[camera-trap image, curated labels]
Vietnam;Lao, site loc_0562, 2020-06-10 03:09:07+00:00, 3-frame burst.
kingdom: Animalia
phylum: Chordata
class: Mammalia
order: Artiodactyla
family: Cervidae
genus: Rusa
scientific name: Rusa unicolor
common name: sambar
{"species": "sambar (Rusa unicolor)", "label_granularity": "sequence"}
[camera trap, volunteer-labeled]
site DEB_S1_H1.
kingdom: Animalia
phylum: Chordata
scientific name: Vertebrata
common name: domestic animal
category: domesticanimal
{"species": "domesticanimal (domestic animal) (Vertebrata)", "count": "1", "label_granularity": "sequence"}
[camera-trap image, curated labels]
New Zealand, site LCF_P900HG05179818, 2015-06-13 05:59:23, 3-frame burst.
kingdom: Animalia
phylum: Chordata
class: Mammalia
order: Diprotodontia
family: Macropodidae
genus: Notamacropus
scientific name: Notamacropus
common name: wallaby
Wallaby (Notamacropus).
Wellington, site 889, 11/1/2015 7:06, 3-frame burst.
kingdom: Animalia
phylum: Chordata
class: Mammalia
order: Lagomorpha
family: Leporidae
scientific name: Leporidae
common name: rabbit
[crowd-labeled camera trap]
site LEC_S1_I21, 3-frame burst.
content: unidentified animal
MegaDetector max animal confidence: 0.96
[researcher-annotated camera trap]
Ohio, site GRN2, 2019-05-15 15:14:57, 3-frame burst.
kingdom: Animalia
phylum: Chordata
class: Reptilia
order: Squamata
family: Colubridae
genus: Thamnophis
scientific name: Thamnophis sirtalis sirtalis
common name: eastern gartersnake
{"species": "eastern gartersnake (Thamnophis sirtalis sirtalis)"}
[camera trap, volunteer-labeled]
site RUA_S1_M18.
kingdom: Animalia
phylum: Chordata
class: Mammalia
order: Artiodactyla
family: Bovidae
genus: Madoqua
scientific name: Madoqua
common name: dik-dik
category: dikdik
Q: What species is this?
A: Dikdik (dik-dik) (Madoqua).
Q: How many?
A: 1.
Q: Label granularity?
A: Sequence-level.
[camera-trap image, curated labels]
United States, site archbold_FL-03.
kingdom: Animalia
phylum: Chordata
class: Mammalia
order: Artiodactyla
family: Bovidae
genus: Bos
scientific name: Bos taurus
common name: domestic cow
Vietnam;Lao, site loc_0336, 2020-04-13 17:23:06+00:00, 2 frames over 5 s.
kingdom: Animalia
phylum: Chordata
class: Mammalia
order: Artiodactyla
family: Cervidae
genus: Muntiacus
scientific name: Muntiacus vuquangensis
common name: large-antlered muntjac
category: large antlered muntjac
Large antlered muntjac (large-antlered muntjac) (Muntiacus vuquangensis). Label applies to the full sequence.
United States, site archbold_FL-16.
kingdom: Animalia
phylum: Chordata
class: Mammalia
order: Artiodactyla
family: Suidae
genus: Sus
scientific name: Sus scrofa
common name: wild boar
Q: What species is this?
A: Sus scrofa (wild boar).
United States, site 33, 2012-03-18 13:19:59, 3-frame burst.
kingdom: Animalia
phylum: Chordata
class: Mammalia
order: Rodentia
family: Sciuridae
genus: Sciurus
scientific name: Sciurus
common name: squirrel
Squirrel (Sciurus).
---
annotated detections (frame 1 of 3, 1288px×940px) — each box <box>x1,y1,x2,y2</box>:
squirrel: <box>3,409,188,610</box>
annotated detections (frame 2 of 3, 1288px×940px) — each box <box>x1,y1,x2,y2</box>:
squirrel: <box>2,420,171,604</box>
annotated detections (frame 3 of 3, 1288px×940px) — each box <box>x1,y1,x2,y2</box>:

☆ ☆ ☆ ☆

● Exercise objective
Copy the records out again word for word.

● Task response
[camera-trap image, curated labels]
Vietnam;Lao, site loc_0562, 2020-06-10 03:09:07+00:00, 3-frame burst.
kingdom: Animalia
phylum: Chordata
class: Mammalia
order: Artiodactyla
family: Cervidae
genus: Rusa
scientific name: Rusa unicolor
common name: sambar
{"species": "sambar (Rusa unicolor)", "label_granularity": "sequence"}
[camera trap, volunteer-labeled]
site DEB_S1_H1.
kingdom: Animalia
phylum: Chordata
scientific name: Vertebrata
common name: domestic animal
category: domesticanimal
{"species": "domesticanimal (domestic animal) (Vertebrata)", "count": "1", "label_granularity": "sequence"}
[camera-trap image, curated labels]
New Zealand, site LCF_P900HG05179818, 2015-06-13 05:59:23, 3-frame burst.
kingdom: Animalia
phylum: Chordata
class: Mammalia
order: Diprotodontia
family: Macropodidae
genus: Notamacropus
scientific name: Notamacropus
common name: wallaby
Wallaby (Notamacropus).
Wellington, site 889, 11/1/2015 7:06, 3-frame burst.
kingdom: Animalia
phylum: Chordata
class: Mammalia
order: Lagomorpha
family: Leporidae
scientific name: Leporidae
common name: rabbit
[crowd-labeled camera trap]
site LEC_S1_I21, 3-frame burst.
content: unidentified animal
MegaDetector max animal confidence: 0.96
[researcher-annotated camera trap]
Ohio, site GRN2, 2019-05-15 15:14:57, 3-frame burst.
kingdom: Animalia
phylum: Chordata
class: Reptilia
order: Squamata
family: Colubridae
genus: Thamnophis
scientific name: Thamnophis sirtalis sirtalis
common name: eastern gartersnake
{"species": "eastern gartersnake (Thamnophis sirtalis sirtalis)"}
[camera trap, volunteer-labeled]
site RUA_S1_M18.
kingdom: Animalia
phylum: Chordata
class: Mammalia
order: Artiodactyla
family: Bovidae
genus: Madoqua
scientific name: Madoqua
common name: dik-dik
category: dikdik
Q: What species is this?
A: Dikdik (dik-dik) (Madoqua).
Q: How many?
A: 1.
Q: Label granularity?
A: Sequence-level.
[camera-trap image, curated labels]
United States, site archbold_FL-03.
kingdom: Animalia
phylum: Chordata
class: Mammalia
order: Artiodactyla
family: Bovidae
genus: Bos
scientific name: Bos taurus
common name: domestic cow
Vietnam;Lao, site loc_0336, 2020-04-13 17:23:06+00:00, 2 frames over 5 s.
kingdom: Animalia
phylum: Chordata
class: Mammalia
order: Artiodactyla
family: Cervidae
genus: Muntiacus
scientific name: Muntiacus vuquangensis
common name: large-antlered muntjac
category: large antlered muntjac
Large antlered muntjac (large-antlered muntjac) (Muntiacus vuquangensis). Label applies to the full sequence.
United States, site archbold_FL-16.
kingdom: Animalia
phylum: Chordata
class: Mammalia
order: Artiodactyla
family: Suidae
genus: Sus
scientific name: Sus scrofa
common name: wild boar
Q: What species is this?
A: Sus scrofa (wild boar).
United States, site 33, 2012-03-18 13:19:59, 3-frame burst.
kingdom: Animalia
phylum: Chordata
class: Mammalia
order: Rodentia
family: Sciuridae
genus: Sciurus
scientific name: Sciurus
common name: squirrel
Squirrel (Sciurus).
---
annotated detections (frame 1 of 3, 1288px×940px) — each box <box>x1,y1,x2,y2</box>:
squirrel: <box>3,409,188,610</box>
annotated detections (frame 2 of 3, 1288px×940px) — each box <box>x1,y1,x2,y2</box>:
squirrel: <box>2,420,171,604</box>
annotated detections (frame 3 of 3, 1288px×940px) — each box <box>x1,y1,x2,y2</box>:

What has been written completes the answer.